Mental illness has always had a stigma attached to it. Most teens resist going to a therapist because they are embarrassed and don't want people to think they are "crazy" or are "losers." Many parents often resist bringing their teens to a counselor because they too are afraid of what other people might think.
Believe it or not, having your teen see a good therapist means you're a good parent not a bad parent. You are helping him or her develop strategies to handle the immediate situations that are bringing him down and that are preventing him from leading a healthy and productive life. Going to counseling interrupts the downward spiral that is occurring and allows your child to soar. You are steering him out of a crisis and back on to the path towards success.
Therapy is a key component to addressing every mental illness. Mild forms of depression, anxiety, and stress can be handled by talking to a counselor/therapist. More severe forms of mental illness must be addressed by stabilizing any chemical imbalances with medication prescribed by a physician, usually a psychiatrist. The goal of medication is not to "drug" your teen so he or she can't function. The goal is to get him to an emotional state that allows him to be an active participant in therapy and to allow him to function in everyday life.
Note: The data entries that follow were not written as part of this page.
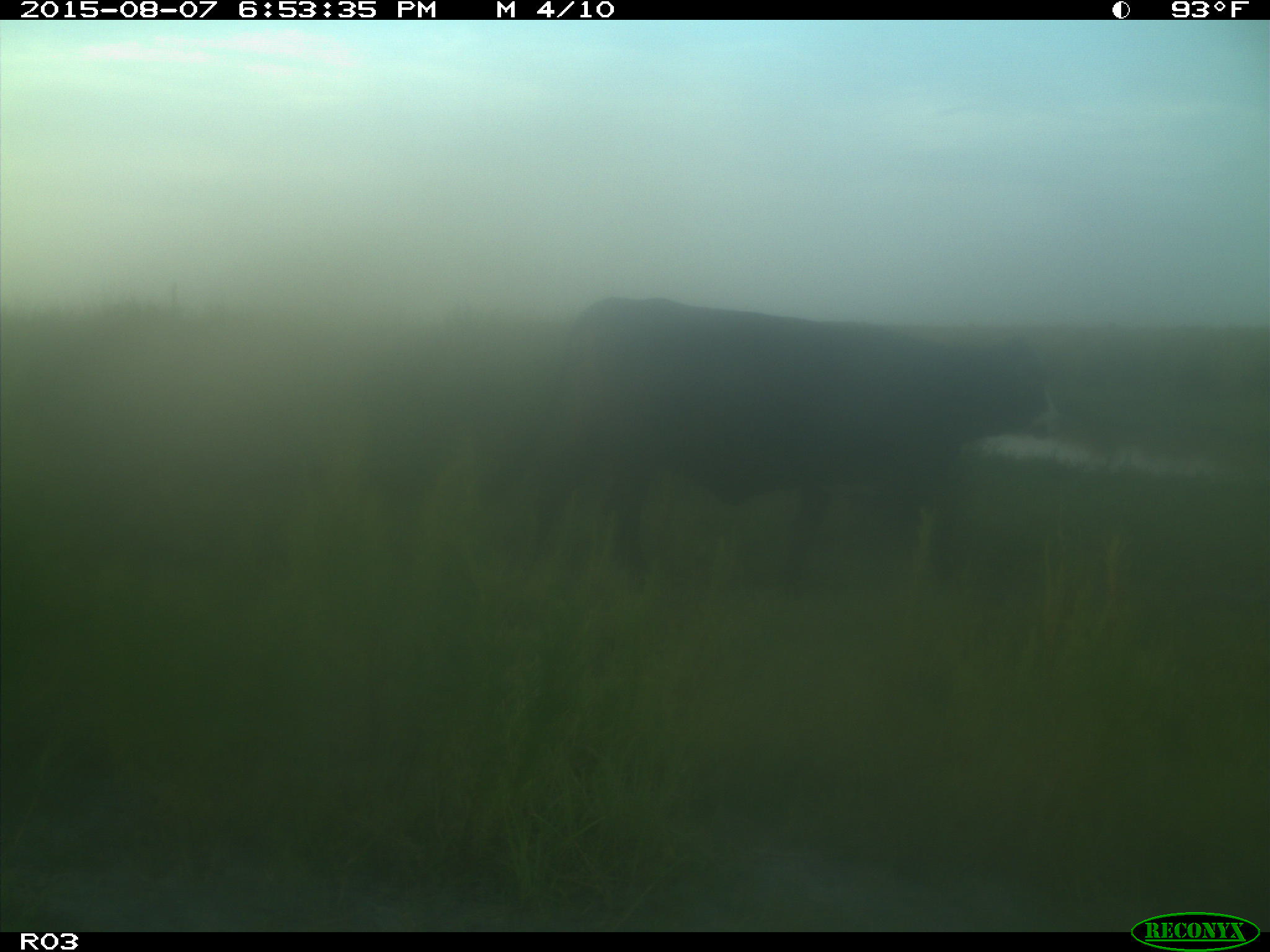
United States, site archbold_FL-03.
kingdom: Animalia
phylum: Chordata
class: Mammalia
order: Artiodactyla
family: Bovidae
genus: Bos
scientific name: Bos taurus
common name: domestic cow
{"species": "Bos taurus (domestic cow)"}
Medication is not necessarily life long; it can be used on a short-term basis to move your teen out of a crisis.
Mental illness is a medical condition like diabetes or asthma yet it's harder to understand because you can't measure it with a blood test or basic office procedures. The diagnosis is based more on the teen's history than on the physical exam. It seems subjective rather than black and white, but it is as real as it gets and should not be taken lightly.